Бург императора Франца-Иосифа | страница 12



Генриха Гейне она читала вслух императору в первый год после их брака. Франц Иосиф не был антисемитом, но восторг перед этим поэтом ему особенно понравиться не мог. Вдобавок стихи и вообще внушали ему крайнюю скуку. Совместные чтения скоро прекратились. Позднее прекратилась и совместная жизнь, вероятно — как почти всегда в таких случаях бывает, — по тысяче причин, из которых посторонним становятся известными одна или две. Императрица Елизавета стала проводить большую часть года вне Австро-Венгрии. Церемониймейстеры вздохнули свободно. Впрочем, она продолжала отравлять им жизнь и за границей. Достаточно сказать, что в парижском «Мерисе», в других гостиницах императрица жила под именем «миссис Никольсон», не пользуясь ни одним из бесчисленных второстепенных титулов Габсбургского дома.

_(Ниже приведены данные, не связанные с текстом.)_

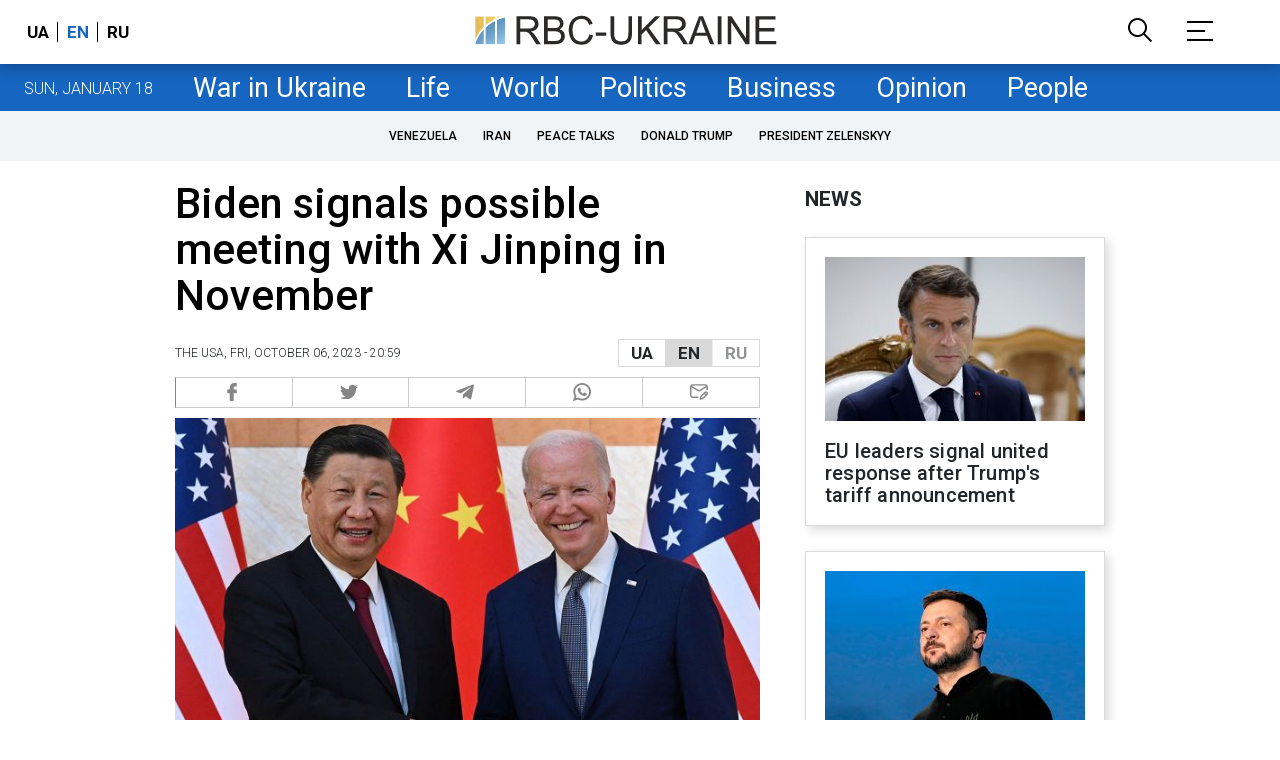

--- FILE ---
content_type: text/html; charset=utf-8
request_url: https://www.google.com/recaptcha/api2/aframe
body_size: 130
content:
<!DOCTYPE HTML><html><head><meta http-equiv="content-type" content="text/html; charset=UTF-8"></head><body><script nonce="gUwFbi6h8xGy3IFLaYwtcQ">/** Anti-fraud and anti-abuse applications only. See google.com/recaptcha */ try{var clients={'sodar':'https://pagead2.googlesyndication.com/pagead/sodar?'};window.addEventListener("message",function(a){try{if(a.source===window.parent){var b=JSON.parse(a.data);var c=clients[b['id']];if(c){var d=document.createElement('img');d.src=c+b['params']+'&rc='+(localStorage.getItem("rc::a")?sessionStorage.getItem("rc::b"):"");window.document.body.appendChild(d);sessionStorage.setItem("rc::e",parseInt(sessionStorage.getItem("rc::e")||0)+1);localStorage.setItem("rc::h",'1768692486137');}}}catch(b){}});window.parent.postMessage("_grecaptcha_ready", "*");}catch(b){}</script></body></html>

--- FILE ---
content_type: application/javascript; charset=utf-8
request_url: https://fundingchoicesmessages.google.com/f/AGSKWxVJHjJ-Kp_IQZujhKI5VixI_ihEAd685Y7J75dak5GginNHQzijDZQs-BdZlPtZszGoQAZgVF8qKwlUITR8tYZMHLbne2AZK0pLdEmu1FPWZyURHLPBgJ8eGP2l1xXfeDUaWLHzOhZw2vkptH-_44jtE0BgY8mSKfVyJbtgEP1ujyMUS-mP19DjKg==/_-728x90px2./AD/Footer_/showadvertising.-adhelper./img/adv.
body_size: -1287
content:
window['8ad8f04b-c6ed-4f0f-a31d-787507bd8002'] = true;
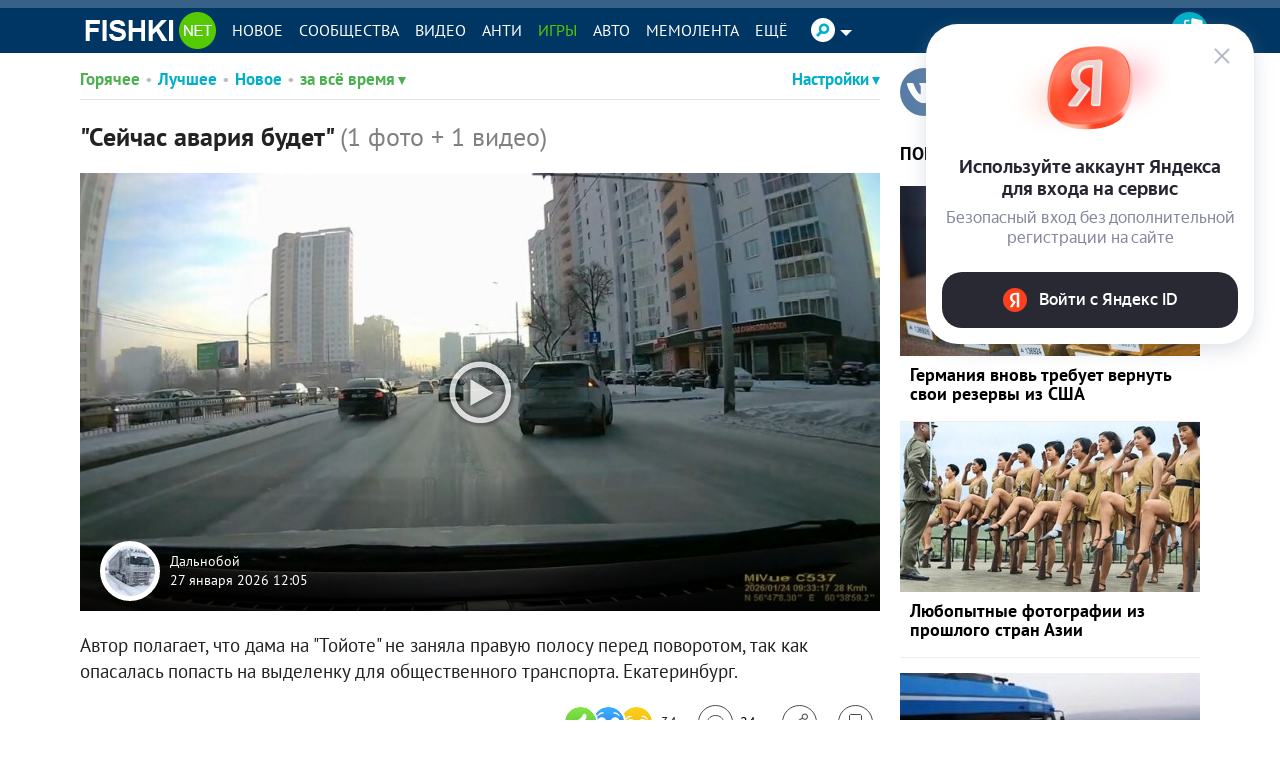

--- FILE ---
content_type: text/html
request_url: https://v2.mpsuadv.ru/script
body_size: 294
content:
<p><script>
 try { 
 document.cookie = "_mpsu_id=LqM5V8vabvLmUOITwAOYfbB0l56LBg25;path=/;max-age=5184000000;secure;samesite=none;domain=.fishki.net";
 var cookies2 = document.cookie;

 if (cookies2.indexOf('_mpsu_id=LqM5V8vabvLmUOITwAOYfbB0l56LBg25') !== -1) {
 window.parent.postMessage({ cookieEnabled: true }, '*');
 } else {
 window.parent.postMessage({ cookieEnabled: false }, '*');
 }
 } catch (e) {
 window.parent.postMessage({ cookieEnabled: false }, '*');

 }
</script></p>

--- FILE ---
content_type: application/javascript; charset=UTF-8
request_url: https://w.rulive.ru/show/std?scid=176&sc=generated_ID_nz3kn97crnn&ref=&loc=https%3A%2F%2Ffishki.net%2F&tuid=zc2xxktrz3k000
body_size: 1400
content:
var iframe = document.createElement("iframe");
iframe.setAttribute("src", "https://w.rulive.ru/wrapper?id=generated_ID_nz3kn97crnn");
iframe.setAttribute("marginWidth", "0");
iframe.setAttribute("marginHeight", "0");
iframe.setAttribute("frameBorder", "0");
iframe.setAttribute("width", "100%");
iframe.setAttribute("height", "100%");
iframe.setAttribute("style", "margin:0;padding:0;border:none; width: 100%; height: 100%");
iframe.setAttribute("scroll", "no");
iframe.onload = () => {iframe.contentWindow.postMessage({"appearance":"inread","baseURL":"https://w.rulive.ru/","canSwitch":true,"contentURLs":["https://rutube.ru/play/embed/2cd26b6cbece925341a82ec204571177?sid=8f7bb8e2-0414-48f2-a6ed-c98b4200ea52%3A16cf092c9d3fefbf6255afcd05ec320e"],"desktop_height":0,"desktop_position":"rb","desktop_width":0,"floating_show":false,"height":"100%","id":"8f7bb8e2-0414-48f2-a6ed-c98b4200ea52:16cf092c9d3fefbf6255afcd05ec320e","maxLength":300,"mobile_device":false,"mobile_height":0,"mobile_position":"rb","mobile_width":0,"pixelUrl":"","rutubeImpressionTimeout":1,"scriptContainer":"generated_ID_nz3kn97crnn","type":"web","width":"100%"}, '*');};

var container = document.getElementById("app_generated_ID_nz3kn97crnn");
container.appendChild(iframe);
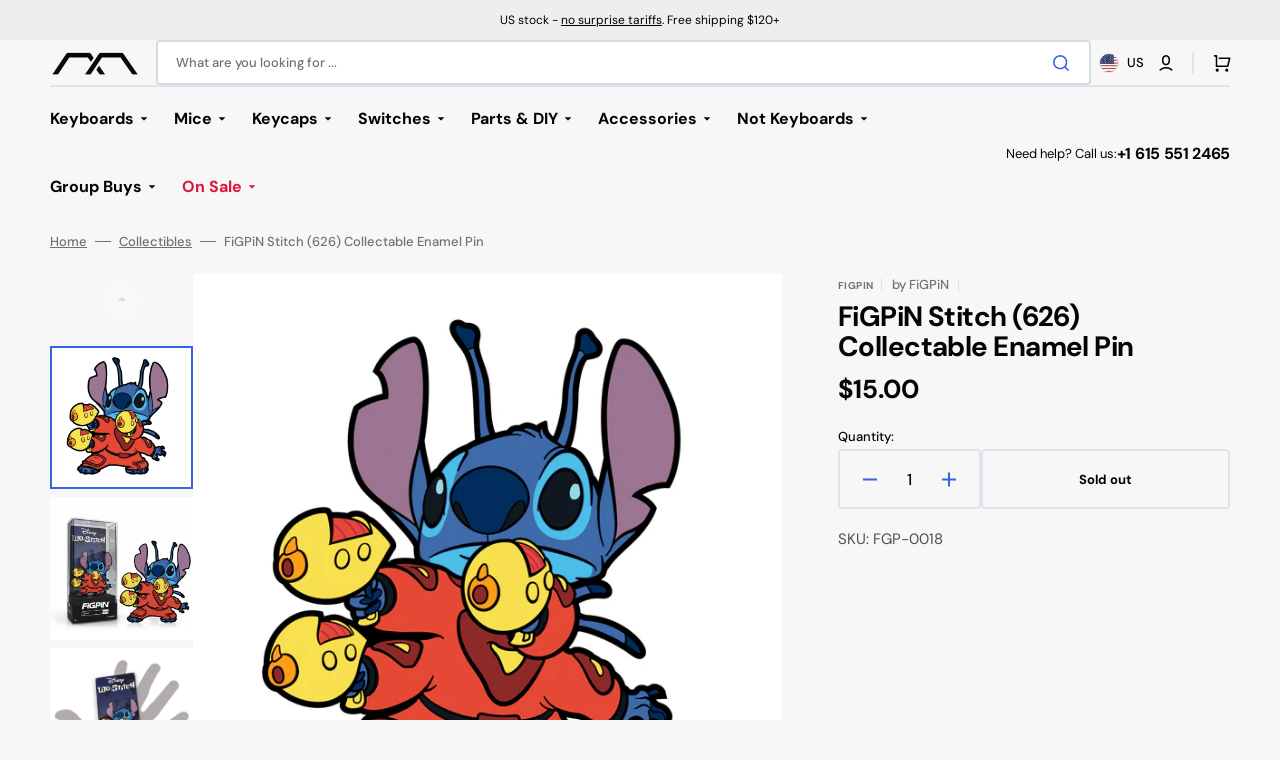

--- FILE ---
content_type: text/javascript
request_url: https://mechanicalkeyboards.com/cdn/shop/t/5/assets/header.js?v=112654485997184377471707842539
body_size: -613
content:
(function(){const header=()=>{document.querySelectorAll(".list-menu--megamenu").forEach(link=>{link.addEventListener("mouseenter",()=>{link.classList.add("list-menu--megamenu-visible"),link.addEventListener("mousemove",()=>{link.classList.add("list-menu--megamenu-visible")}),link.addEventListener("mouseleave",()=>{setTimeout(()=>{link.classList.remove("list-menu--megamenu-visible")},300),link.addEventListener("mouseenter",()=>{link.classList.add("list-menu--megamenu-visible")})})})})};document.addEventListener("shopify:section:load",header),header()})();
//# sourceMappingURL=/cdn/shop/t/5/assets/header.js.map?v=112654485997184377471707842539
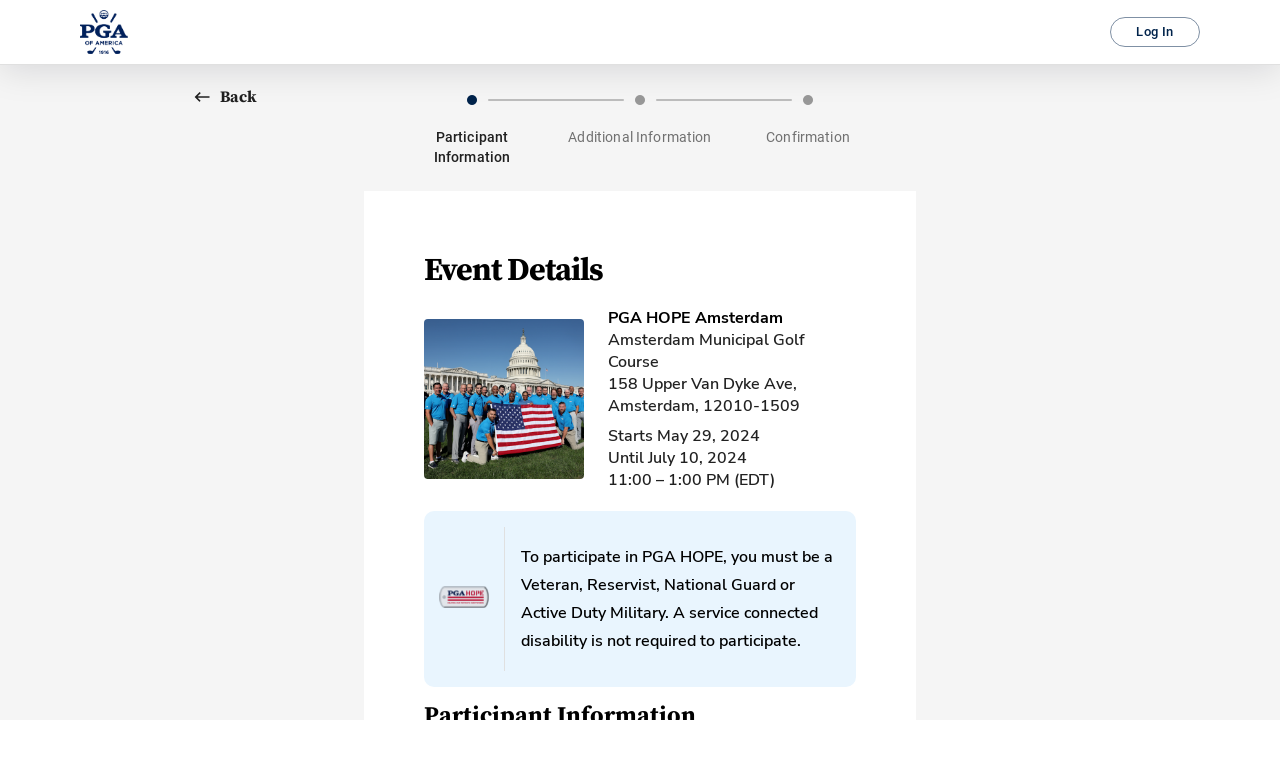

--- FILE ---
content_type: text/html
request_url: https://my.pga.com/index.css
body_size: 908
content:
<!doctype html><html lang="en"><head><meta charset="utf-8"/><meta name="viewport" content="width=device-width,initial-scale=1"/><meta name="theme-color" content="#000000"/><meta name="description" content="MyPGA | manage your journey"/><meta property="og:image" content="https://images.ctfassets.net/56u5qdsjym8c/3IJJVYNFfXyKO4VG0PfUgt/90f7b85c66a38137cc9fbe09dc88e6a1/PGAA_Logo_RGB__1_.jpg"/><script type="text/javascript">!function(n,e,r,o,t,c,s,u){n.RaygunObject=t,n[t]=n[t]||function(){(n[t].o=n[t].o||[]).push(arguments)},c=e.createElement(r),s=e.getElementsByTagName(r)[0],c.async=1,c.src="//cdn.raygun.io/raygun4js/raygun.min.js",s.parentNode.insertBefore(c,s),u=n.onerror,n.onerror=function(e,r,o,c,s){u&&u(e,r,o,c,s),s||(s=new Error(e)),n[t].q=n[t].q||[],n[t].q.push({e:s})}}(window,document,"script",0,"rg4js")</script><script type="text/javascript">rg4js("apiKey","gxMyfqzfgJmTMV90IVwz9Q"),rg4js("options",{ignore3rdPartyErrors:!0,debugMode:!1}),rg4js("enableCrashReporting",!0)</script><script>!function(e,t,a,n,g){e[n]=e[n]||[],e[n].push({"gtm.start":(new Date).getTime(),event:"gtm.js"});var m=t.getElementsByTagName(a)[0],r=t.createElement(a);r.async=!0,r.src="https://www.googletagmanager.com/gtm.js?id=GTM-N3XZZ98&gtm_auth=PQ66N1JURrxTtwQ9kSi0Lw&gtm_preview=env-1&gtm_cookies_win=x",m.parentNode.insertBefore(r,m)}(window,document,"script","dataLayer")</script><script type="module" src="/index.js"></script><link rel="stylesheet" href="/index.css"><script defer="defer" src="/static/js/main.052143e3.js"></script><link href="/static/css/main.4ce1bbb6.css" rel="stylesheet"></head><body><noscript>You need to enable JavaScript to run this app.</noscript><noscript><iframe src="https://www.googletagmanager.com/ns.html?id=GTM-N3XZZ98" height="0" width="0" style="display:none;visibility:hidden"></iframe></noscript><div id="root"></div></body></html>

--- FILE ---
content_type: image/svg+xml
request_url: https://my.pga.com/static/media/pga-hope-logo.2c09e3bece91ed0f0a16df3f14b2da70.svg
body_size: 38347
content:
<svg width="84" height="38" viewBox="0 0 84 38" fill="none" xmlns="http://www.w3.org/2000/svg" xmlns:xlink="http://www.w3.org/1999/xlink">
    <rect x="0.333252" y="0.666992" width="83.3333" height="36.3859" fill="url(#pattern0)"/>
    <defs>
        <pattern id="pattern0" patternContentUnits="objectBoundingBox" width="1" height="1">
            <use xlink:href="#image0_120_5647" transform="translate(-0.108964 -0.235398) scale(0.000772798 0.00176991)"/>
        </pattern>
        <image id="image0_120_5647" width="1576" height="826" xlink:href="[data-uri]"/>
    </defs>
</svg>


--- FILE ---
content_type: text/plain
request_url: https://www.google-analytics.com/j/collect?v=1&_v=j102&a=60130874&t=pageview&_s=1&dl=https%3A%2F%2Fmy.pga.com%2Fthings-to-do%2Fevents%2Fpga-hope-amsterdam-387524%2Fregister&ul=en-us%40posix&sr=1280x720&vp=1280x720&_u=YGBACEABBAAAACAEK~&jid=367127653&gjid=693779582&cid=850508507.1768658194&tid=UA-149423901-6&_gid=738662707.1768658194&_r=1&_slc=1&gtm=45He61e1h1n81N3XZZ98v835536866za200zd835536866&gcd=13l3l3l3l1l1&dma=0&tag_exp=103116026~103200004~104527906~104528501~104684208~104684211~105391253~115495940~115938465~115938469~117041587&z=827781285
body_size: -449
content:
2,cG-1QDESPER0X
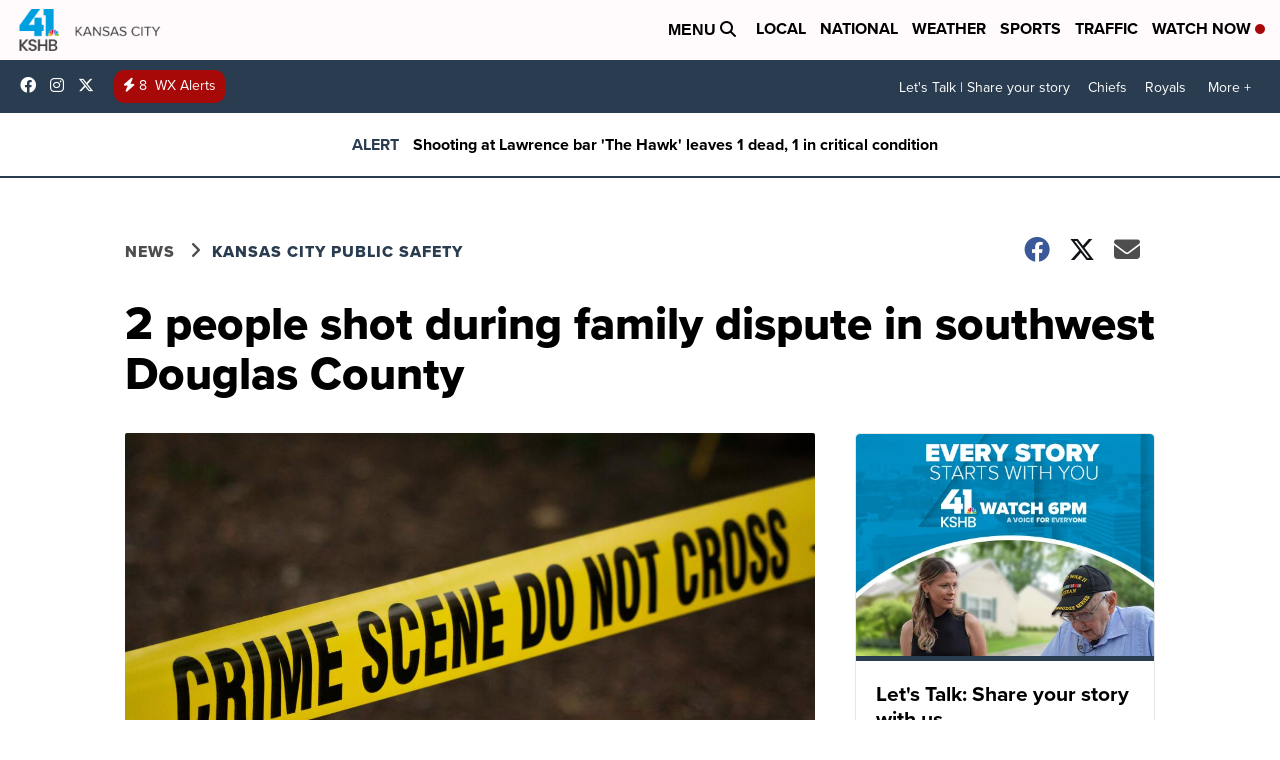

--- FILE ---
content_type: application/javascript; charset=utf-8
request_url: https://fundingchoicesmessages.google.com/f/AGSKWxWyC1FDeUzPLNLq5FjN1XsNJ3U5CbbAgcJ0mAWiCLoSRp75xi2gRgiYxOdggqjeFHr8cOAkyMKAHwW3ppwpII3DW0WrHo10sv6qRVD1cKZidkAYcTEqlFIrnEoZY55SuG8i_5mC9JpSpfOqRMA8J4U7Mb0An8fTEBRHXMYUQjsHvWwSWYfFxBsEMsKZ/_/dfp_delivery.js/house_ad-/loadads./RivistaGoogleDFP./VASTAdPlugin.
body_size: -1289
content:
window['fc9befe6-1323-4bab-844a-73d0f76c5c37'] = true;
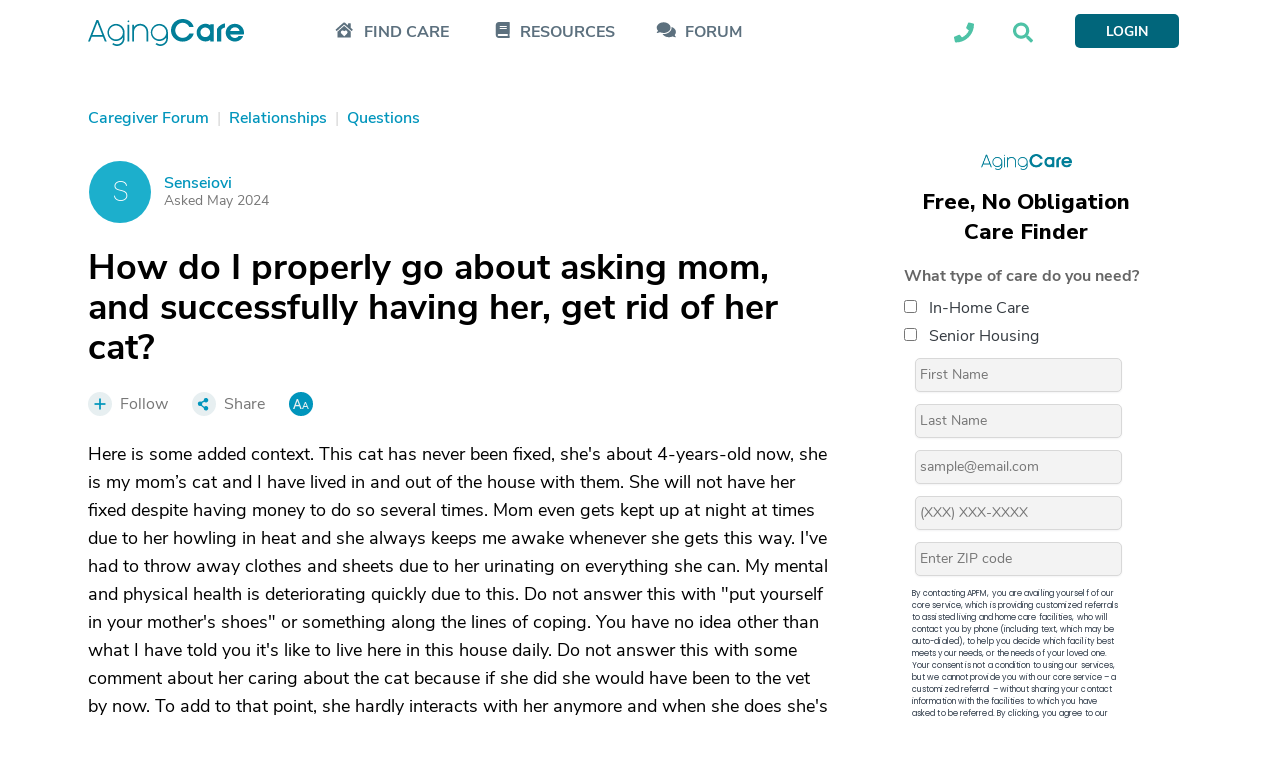

--- FILE ---
content_type: text/html; charset=utf-8
request_url: https://www.google.com/recaptcha/api2/aframe
body_size: 181
content:
<!DOCTYPE HTML><html><head><meta http-equiv="content-type" content="text/html; charset=UTF-8"></head><body><script nonce="_QpTykUVW9ysmAo14MMMpA">/** Anti-fraud and anti-abuse applications only. See google.com/recaptcha */ try{var clients={'sodar':'https://pagead2.googlesyndication.com/pagead/sodar?'};window.addEventListener("message",function(a){try{if(a.source===window.parent){var b=JSON.parse(a.data);var c=clients[b['id']];if(c){var d=document.createElement('img');d.src=c+b['params']+'&rc='+(localStorage.getItem("rc::a")?sessionStorage.getItem("rc::b"):"");window.document.body.appendChild(d);sessionStorage.setItem("rc::e",parseInt(sessionStorage.getItem("rc::e")||0)+1);localStorage.setItem("rc::h",'1768602407240');}}}catch(b){}});window.parent.postMessage("_grecaptcha_ready", "*");}catch(b){}</script></body></html>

Должно быть, это доставляло истинные страдания Францу Иосифу: его жена, imperatrix Austriae, Regina Hungariae — миссис Никольсон! Император терпел это, как терпел все, считая, вероятно, жену крестом своей жизни, и покорно адресовал «миссис Никольсон» письма и телеграммы. Под псевдонимом она была и убита, всходя на мостик отходившего женевского парохода. В той страшной сцене на палубе единственная спутница Елизаветы графиня Старэй, схватив за руку остолбеневшего капитана, шептала, задыхаясь: «Велите остановить пароход!.. Эта женщина — австрийская императрица!..»

VI

После потрясшего весь мир убийства императрицы Елизаветы Морис Баррес записал у себя в дневнике (т. 11, стр. 72): «Она любила Гейне. Надо было бы выяснить, как именно. Какая прекрасная смерть!{9} Маленький напильник пронзил ей сердце. Она продолжает идти с пронзенным сердцем. Только на мостике она падает и спрашивает: «Что случилось?» — Что случилось! Сама умирает и спрашивает, что это. Страшные катастрофы оторвали ее от ее традиций. Дух предков больше ничего не мог ей сказать... Все мне ничто, ничто мне все. В этом состоянии жизнь ее не имела больше цели. Она — оторванная («Rien ne m'est plus, plus ne m'est rien. Dans cet etat, sa vie n'ayant plus de but, s'est une déracinée»). Она сама — Гейне... Ее элегантная насмешливость... Отдалась духу отрицания Мефистофелю. Этикет, молчание».

Мысли неясные, и если отвлечься от суеверных восторгов в отношении «гениального стиля Барреса», то не очень хорошо выраженные. Думаю, что не все в них и справедливо. Императрица Елизавета действительно боготворила Гейне. Она поставила ему памятник на Корфу, приглашала к себе его родных, лишь смутно зная их взаимоотношения. Родные поэта были из богатой линии семьи, оставившей его в нищете, давно получили дворянство и титулы, породнились с католическими князьями. Императрица показывала барону Гейне свою коллекцию его портретов и спрашивала с волнением, есть ли сходство, — барон смущенно отвечал, что никогда не видал своего дяди. Императрица побывала у баронессы Эмбден, у княгини Рокка, обещала возложить в Париже венок на могилу их знаменитого родственника — они, кажется, сами отроду на том кладбище не бывали. Венок на могилу с надписью «Австрийская императрица — своему любимому поэту» возложила по просьбе Елизаветы эрцгерцогиня Стефания, жена кронпринца Рудольфа. Но едва ли императрица любила «отрицательные» стихи Гейне. Вероятно, «Сновидения» и «Лирическое интермеццо» нравились ей много больше, чем «Атта Троль» и «Зимняя сказка», — и уж, во всяком случае, замечания об «элегантной насмешливости», о «духе отрицания Мефистофеле» к ней совершенно не подходят.